Reading between the bars

Phumla Matjila | 31 January, 2012 00:21

Adolf Hitler. Caesarina Kona Makhoere. Gregory David Roberts. Daniel Defoe. ee cummings. Ezra Pound. Martin Luther. Miguel de Cervantes. Ngugi wa Thiong'o. Oscar Wilde.

What do these men - and woman - have in common?

Wa Thiong'o incorporated his experiences in Detained: A Writer's Diary of Prison.

South African Makhoere, who was arrested after the 1976 Soweto uprising, told us in No Child's Play: In Prison Under Apartheid of her journey into adulthood in jail and how she continued to stand her ground even under 24-hour guard.

Hitler wrote his autobiography, Mein Kampf - in which he also outlined his political ideology - while serving a sentence for treason for the unsuccessful coup known as the Beer Hall Putsch. Proving that it is not only an idle mind that is the devil's workshop.

Interestingly, many, many years before the Fuehrer was born, the founding father of the Lutheran Church kept himself busy while under arrest in a castle by translating the New Testament from Greek into German.

And Roberts' novel, Shantaram, a 933-page orgy of crime, shady underworld dealings, war and the philosophy behind such a life, became an international bestseller.

Never has the life of an ex-drug addict, former bank robber, money launderer, forger of all things and gangster been so intriguing.

Roberts said he wrote Shantaram, which is based on his own experiences, in prison - and the fact that the manuscript was destroyed twice didn't discourage him.

English scribe and author of the famous Robinson Crusoe, Defoe, penned the poem A Hymn for Pillory while he was incarcerated for dissent.

When he was pilloried as punishment, instead of humiliating him by spitting on him, or throwing things at him - or whatever they did in those days to people with different views - the public read verses of his poem.

American poet Pound also found catharsis in the written word. Parts of Pisan Cantos were written while he was held by the American army in Pisa because he had announced his support of Mussolini's regime in World War 2.

* * * * * * *

Exercise set:
(a) In the article about writers who produced work while imprisoned, what happened to the Shantaram manuscript?
(b) Please carry on the article about writers who produced work while imprisoned, picking up after its final paragraph on Pound.

Data:
* * * * * * *

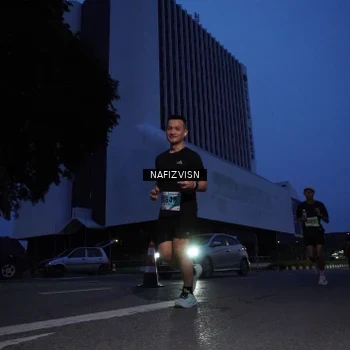 Runner Photo 8817866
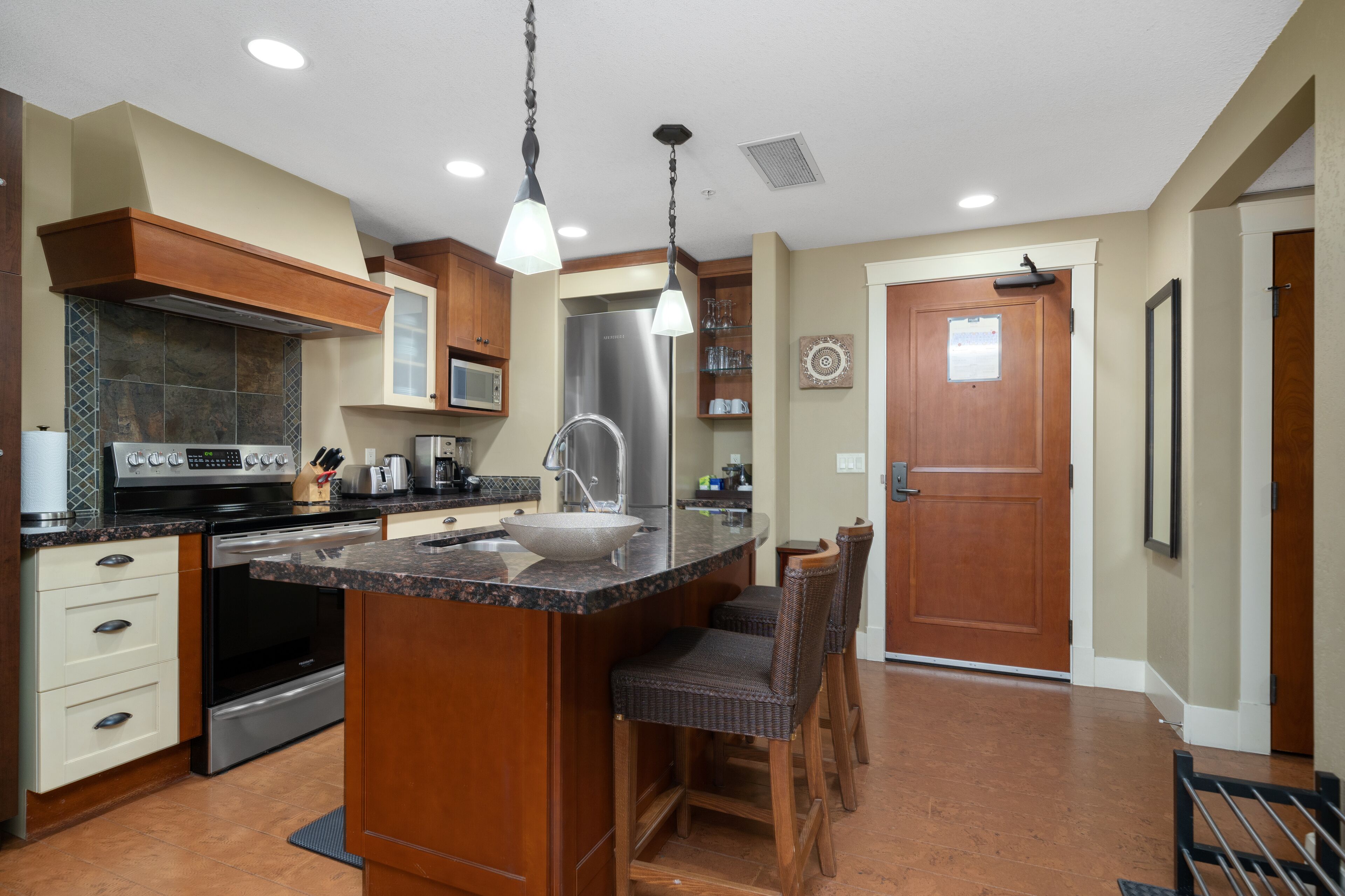 Luxury 2 Bdrm-2 bath Condo in 5-Star Solara Resort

* * * * * * *

Activity answers:
(a) It was destroyed twice.

(b)
Cervantes claimed that the inspiration for his definitive work, Don Quixote, came to him while he was in prison.

Wilde, who was sentenced to two years for "gross indecency", used the time in jail to craft an apology to rival all apologies in the form of the essay De Profundis.

ee cummings' autobiographical novel, The Enormous Room, was written while he was imprisoned by the French during World War 1 for expressing anti-war sentiments in letters he wrote to his family.

Could we, in the not-so-distant future, expect to add Donovan Moodley to this list of writers?

Last week, as Moodley, who is serving a life sentence for the kidnapping and murder of student Leigh Matthews in 2004, read page after page in an attempt to persuade the Johannesburg High Court to grant him a retrial, two words came into my head: prison literature.

When I saw pictures of the Moodley and Matthews families in court, I thought of the long-deceased US Supreme Court judge Oliver Wendell Holmes Jnr, who quipped: "This is a court of law . not a court of justice."

Here were the parents of a murdered young woman reliving the trauma of her death, with the fervent hope that the court would uphold the decision to keep her murderer behind bars.

At the same time, another family was hoping the court would give their son the opportunity to tell his "truth", which he claims he has been scared to tell to protect this family.

But I digress.

As Moodley was stating his case, going through his 323-page affidavit, I couldn't help but wonder if he is venturing into the realm of prison literature - if he is not finding expression in the wonderful world of character creation, in the twists and turns of a well-thought-out plot and the unexpected ending that leaves the reader questioning who the victim is.